The cluster discovery process aims to keep administration and management overheads at a minimum and take advantage of the highly dynamic platforms and tools available today (“The Cloud”).

So how does cluster discovery work?

Overview: cluster discovery
Overview: cluster discovery
  1. Users apply one or more DiscoverySetting objects though the API.
  2. The cluster discovery component periodically runs at fixed intervals. The interval should be short as it determines the delay between discoveries needing to run and them being scheduled.
  3. The discovery run looks for any discoveries with an expected next schedule time in the past. If no cluster discovery needs to run the discovery run does nothing.
  4. The discovery run schedules a discovery task for each discovery that needs to be performed.
  5. The expected next schedule time is updated to now() + discovery interval.
  6. A task worker picks up the discovery task.
  7. The discovery task fetches discovery records from the given discovery.
  8. Discovery records are updated in the primary store.

Deleting clusters and nodes

When clusters and nodes are automatically discovered they can also automatically go away.

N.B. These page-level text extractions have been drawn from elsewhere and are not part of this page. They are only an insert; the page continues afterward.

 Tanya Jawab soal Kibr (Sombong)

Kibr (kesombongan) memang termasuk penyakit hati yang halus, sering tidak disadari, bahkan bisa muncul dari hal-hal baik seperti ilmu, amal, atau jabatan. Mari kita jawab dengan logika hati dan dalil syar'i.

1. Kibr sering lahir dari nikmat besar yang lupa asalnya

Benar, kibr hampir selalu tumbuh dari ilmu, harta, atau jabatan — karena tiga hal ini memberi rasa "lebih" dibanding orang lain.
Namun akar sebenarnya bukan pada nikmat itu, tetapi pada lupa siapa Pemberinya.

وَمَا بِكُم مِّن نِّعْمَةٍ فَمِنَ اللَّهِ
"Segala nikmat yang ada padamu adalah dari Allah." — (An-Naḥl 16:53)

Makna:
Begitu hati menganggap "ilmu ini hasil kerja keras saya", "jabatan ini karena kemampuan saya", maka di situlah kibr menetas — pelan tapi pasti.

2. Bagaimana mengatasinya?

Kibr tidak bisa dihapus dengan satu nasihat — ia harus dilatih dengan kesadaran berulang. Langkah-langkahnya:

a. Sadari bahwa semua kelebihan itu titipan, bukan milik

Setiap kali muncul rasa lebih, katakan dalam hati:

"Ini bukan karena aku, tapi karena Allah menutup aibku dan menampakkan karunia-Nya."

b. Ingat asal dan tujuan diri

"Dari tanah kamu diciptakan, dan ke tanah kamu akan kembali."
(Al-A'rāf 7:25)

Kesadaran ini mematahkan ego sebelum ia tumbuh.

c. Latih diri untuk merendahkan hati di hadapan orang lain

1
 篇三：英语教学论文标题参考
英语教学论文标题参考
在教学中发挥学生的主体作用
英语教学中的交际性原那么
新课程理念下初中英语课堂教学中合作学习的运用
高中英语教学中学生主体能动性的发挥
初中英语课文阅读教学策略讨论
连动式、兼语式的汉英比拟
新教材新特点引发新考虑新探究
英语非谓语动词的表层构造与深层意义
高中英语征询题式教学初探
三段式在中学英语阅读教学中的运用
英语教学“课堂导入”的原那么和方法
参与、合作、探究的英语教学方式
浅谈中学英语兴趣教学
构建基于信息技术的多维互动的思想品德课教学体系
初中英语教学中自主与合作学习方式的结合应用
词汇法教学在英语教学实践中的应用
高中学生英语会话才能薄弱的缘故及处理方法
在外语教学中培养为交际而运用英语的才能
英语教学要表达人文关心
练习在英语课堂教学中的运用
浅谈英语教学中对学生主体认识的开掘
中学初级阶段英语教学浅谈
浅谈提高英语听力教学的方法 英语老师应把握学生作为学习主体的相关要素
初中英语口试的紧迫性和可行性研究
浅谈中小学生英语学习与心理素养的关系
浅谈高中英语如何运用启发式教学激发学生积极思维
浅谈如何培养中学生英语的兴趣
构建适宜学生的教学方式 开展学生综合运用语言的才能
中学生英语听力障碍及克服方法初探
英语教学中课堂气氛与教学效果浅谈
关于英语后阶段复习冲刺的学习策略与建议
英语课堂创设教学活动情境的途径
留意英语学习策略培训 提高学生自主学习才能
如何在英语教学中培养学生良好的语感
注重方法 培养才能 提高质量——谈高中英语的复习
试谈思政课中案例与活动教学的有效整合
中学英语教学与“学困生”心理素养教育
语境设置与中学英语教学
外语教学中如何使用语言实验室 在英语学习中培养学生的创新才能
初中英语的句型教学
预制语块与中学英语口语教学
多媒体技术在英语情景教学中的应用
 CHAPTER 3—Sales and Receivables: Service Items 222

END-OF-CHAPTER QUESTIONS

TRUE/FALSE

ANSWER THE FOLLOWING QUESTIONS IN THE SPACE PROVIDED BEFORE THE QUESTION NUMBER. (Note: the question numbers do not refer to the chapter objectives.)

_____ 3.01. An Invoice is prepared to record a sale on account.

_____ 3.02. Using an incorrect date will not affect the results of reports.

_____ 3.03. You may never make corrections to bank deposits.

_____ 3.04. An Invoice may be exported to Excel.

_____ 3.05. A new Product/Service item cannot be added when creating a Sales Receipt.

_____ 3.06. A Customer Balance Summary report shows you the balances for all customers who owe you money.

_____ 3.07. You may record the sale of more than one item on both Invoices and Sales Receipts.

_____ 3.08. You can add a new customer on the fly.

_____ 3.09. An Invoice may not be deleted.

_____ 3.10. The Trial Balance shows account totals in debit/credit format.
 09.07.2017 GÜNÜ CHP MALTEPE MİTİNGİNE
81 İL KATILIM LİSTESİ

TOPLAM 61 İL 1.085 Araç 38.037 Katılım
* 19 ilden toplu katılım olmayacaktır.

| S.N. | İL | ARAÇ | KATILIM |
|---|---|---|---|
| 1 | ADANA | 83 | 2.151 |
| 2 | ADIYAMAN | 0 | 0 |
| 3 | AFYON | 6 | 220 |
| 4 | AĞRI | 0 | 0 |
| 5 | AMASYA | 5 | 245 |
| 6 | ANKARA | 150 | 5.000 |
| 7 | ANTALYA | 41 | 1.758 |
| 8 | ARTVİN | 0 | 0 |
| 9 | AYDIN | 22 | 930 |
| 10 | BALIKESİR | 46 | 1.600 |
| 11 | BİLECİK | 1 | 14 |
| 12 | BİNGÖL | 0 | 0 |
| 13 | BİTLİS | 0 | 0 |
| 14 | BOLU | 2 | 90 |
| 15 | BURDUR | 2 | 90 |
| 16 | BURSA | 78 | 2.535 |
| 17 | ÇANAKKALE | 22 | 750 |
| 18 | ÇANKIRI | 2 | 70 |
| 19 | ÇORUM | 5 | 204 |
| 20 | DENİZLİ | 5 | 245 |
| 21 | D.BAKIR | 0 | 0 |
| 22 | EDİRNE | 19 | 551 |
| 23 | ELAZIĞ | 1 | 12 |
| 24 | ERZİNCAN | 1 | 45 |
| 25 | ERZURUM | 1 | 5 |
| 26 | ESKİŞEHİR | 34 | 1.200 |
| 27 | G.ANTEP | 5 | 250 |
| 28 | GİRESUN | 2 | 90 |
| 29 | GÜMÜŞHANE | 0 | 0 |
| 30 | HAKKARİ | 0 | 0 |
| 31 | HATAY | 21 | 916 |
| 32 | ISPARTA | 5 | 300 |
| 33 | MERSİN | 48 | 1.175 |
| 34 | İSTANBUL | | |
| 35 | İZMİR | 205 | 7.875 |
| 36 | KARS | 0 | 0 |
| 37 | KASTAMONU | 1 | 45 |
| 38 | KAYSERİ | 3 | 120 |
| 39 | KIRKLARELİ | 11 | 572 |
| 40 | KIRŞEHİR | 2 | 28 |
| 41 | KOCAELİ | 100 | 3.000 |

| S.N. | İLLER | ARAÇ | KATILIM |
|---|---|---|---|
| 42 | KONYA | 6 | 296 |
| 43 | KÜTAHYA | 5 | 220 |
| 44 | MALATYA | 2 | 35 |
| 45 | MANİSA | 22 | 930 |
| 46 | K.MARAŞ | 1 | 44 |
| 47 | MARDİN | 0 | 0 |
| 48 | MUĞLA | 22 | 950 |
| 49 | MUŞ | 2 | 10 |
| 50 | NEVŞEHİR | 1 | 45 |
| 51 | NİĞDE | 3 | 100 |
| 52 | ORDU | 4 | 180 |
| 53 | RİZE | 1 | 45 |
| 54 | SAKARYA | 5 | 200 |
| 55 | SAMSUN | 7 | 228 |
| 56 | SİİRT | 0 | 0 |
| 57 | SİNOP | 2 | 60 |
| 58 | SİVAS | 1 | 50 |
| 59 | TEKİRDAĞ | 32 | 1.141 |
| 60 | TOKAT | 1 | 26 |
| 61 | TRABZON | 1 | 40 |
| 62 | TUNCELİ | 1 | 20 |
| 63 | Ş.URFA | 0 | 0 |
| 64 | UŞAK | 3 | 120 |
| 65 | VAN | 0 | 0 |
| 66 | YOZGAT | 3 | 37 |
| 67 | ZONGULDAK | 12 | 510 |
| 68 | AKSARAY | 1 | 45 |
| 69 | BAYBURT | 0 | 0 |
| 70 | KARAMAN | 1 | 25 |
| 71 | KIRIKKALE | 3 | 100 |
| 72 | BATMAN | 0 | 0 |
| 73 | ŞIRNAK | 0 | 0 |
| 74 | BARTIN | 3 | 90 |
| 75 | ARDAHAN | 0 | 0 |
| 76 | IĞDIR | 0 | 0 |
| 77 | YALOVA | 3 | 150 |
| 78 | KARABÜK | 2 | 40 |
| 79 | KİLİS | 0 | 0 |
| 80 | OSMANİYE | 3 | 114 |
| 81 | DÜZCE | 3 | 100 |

This feature is not currently available and is yet to be designed in full.

Why discover clusters?

The primary use case for Replicante is part of an automated, distributed, dynamic infrastructure that scales from a small number of small clusters to a large number of large clusters.

It is assumed that managing a list of nodes is at best impractical, but may even be impossible in combination with tools such as auto scaling groups and automated instance provisioners.

The idea of cluster discovery was inspired by Prometheus. Cluster discovery has several advantages:

  • A single source of truth as to which instances should exist in which clusters.
  • Automatic detection of node creation and retirement.
  • Agents are “checked” against some form of trusted server inventory (agents can’t just add themselves to a cluster).